Now we plot our predictions to see how well they fit the data.

In [None]:
plt.figure(figsize=(16, 8))
plt.scatter(
    data['TV'],
    data['sales'],
    c='black'
)
plt.plot(
    data['TV'],
    predictions_w_constant,
    c='blue',
    linewidth=2
)
plt.xlabel("Money spent on TV ads ($)")
plt.ylabel("Sales ($)")
plt.show()

Again we compute the RMSE of our model.

In [None]:
print("The RMSE of our model is: {}".format(RMSE(y, predictions_w_constant)))

## Transforming the features

Looking at the data, it seems that the square root function might fit the mapping from TV ads to sales better. We can still use the linear regression formula; we just need to transform the feature TV ads to sqrt(TV ads). Find the model to approximate $y_i \approx \beta_0 + \beta_1 \sqrt{x_i}$.

In [None]:
X_sqrt_w_constant = sm.add_constant(np.sqrt(X_simple))
beta_sqrt_w_constant = # TODO: fill in
print("The linear model is: Y = {:.5} + {:.5}sqrt(X)".format(beta_sqrt_w_constant[0], beta_sqrt_w_constant[1]))

As before, compute the predictions.

In [None]:
predictions_sqrt_w_constant = # TODO: fill in

Now we compute the RMSE of this model.

In [None]:
print("The RMSE of our model is: {}".format(RMSE(y, predictions_sqrt_w_constant)))

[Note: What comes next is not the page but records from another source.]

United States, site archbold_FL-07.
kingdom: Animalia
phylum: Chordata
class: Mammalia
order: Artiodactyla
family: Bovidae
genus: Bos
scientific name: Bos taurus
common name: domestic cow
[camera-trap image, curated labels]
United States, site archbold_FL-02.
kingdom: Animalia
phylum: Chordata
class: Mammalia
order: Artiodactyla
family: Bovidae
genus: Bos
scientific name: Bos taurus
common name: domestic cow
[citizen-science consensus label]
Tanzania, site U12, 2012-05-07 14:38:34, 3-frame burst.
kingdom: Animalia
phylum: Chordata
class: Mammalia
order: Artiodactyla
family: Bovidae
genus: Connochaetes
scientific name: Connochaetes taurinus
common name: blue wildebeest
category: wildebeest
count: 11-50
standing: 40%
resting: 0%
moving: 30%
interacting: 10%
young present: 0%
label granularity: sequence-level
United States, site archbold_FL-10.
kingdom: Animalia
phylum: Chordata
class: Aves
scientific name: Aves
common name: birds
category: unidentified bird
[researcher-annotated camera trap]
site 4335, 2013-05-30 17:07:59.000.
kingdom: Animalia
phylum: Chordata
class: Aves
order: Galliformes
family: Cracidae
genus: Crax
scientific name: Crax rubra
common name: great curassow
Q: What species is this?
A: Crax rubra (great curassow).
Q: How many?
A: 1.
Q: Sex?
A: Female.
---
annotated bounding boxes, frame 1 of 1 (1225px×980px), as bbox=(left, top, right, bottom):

## Multivariate linear regression
Now we will try predicting the sales given the money spent on TV, radio and newspaper ads. In this case, unfortunately, we can't visualize the whole data set.

We want to approximate $y_i \approx \beta^\top x_i$, where $y_i\in\mathbb{R}$ is sales, and $x_i\in\mathbb{R}^4$ is money spent on TV, radio and newspaper ads, already augmented with a constant 1. We want to find the vector $\beta$ that minimizes $\sum_{i=1}^n (y_i - \beta^\top x_i)$.

In [None]:
Xs = data.drop(['sales', 'Unnamed: 0'], axis=1)
X_multi = Xs.values
X_multi = sm.add_constant(X_multi) # augmenting the data matrix with a constant
beta_multi = # TODO: fill in
print("The linear model is: Y = {:.5} + {:.5}*TV + {:.5}*radio + {:.5}*newspaper".format(beta_multi[0], beta_multi[1], beta_multi[2], beta_multi[3]))

Now we compute the predictions:

In [None]:
predictions_multi = # TODO: fill in

We compute the RMSE of the final model:

In [None]:
print("The RMSE of our model is: {}".format(RMSE(y, predictions_multi)))

Summarize your observations in 2-3 sentences.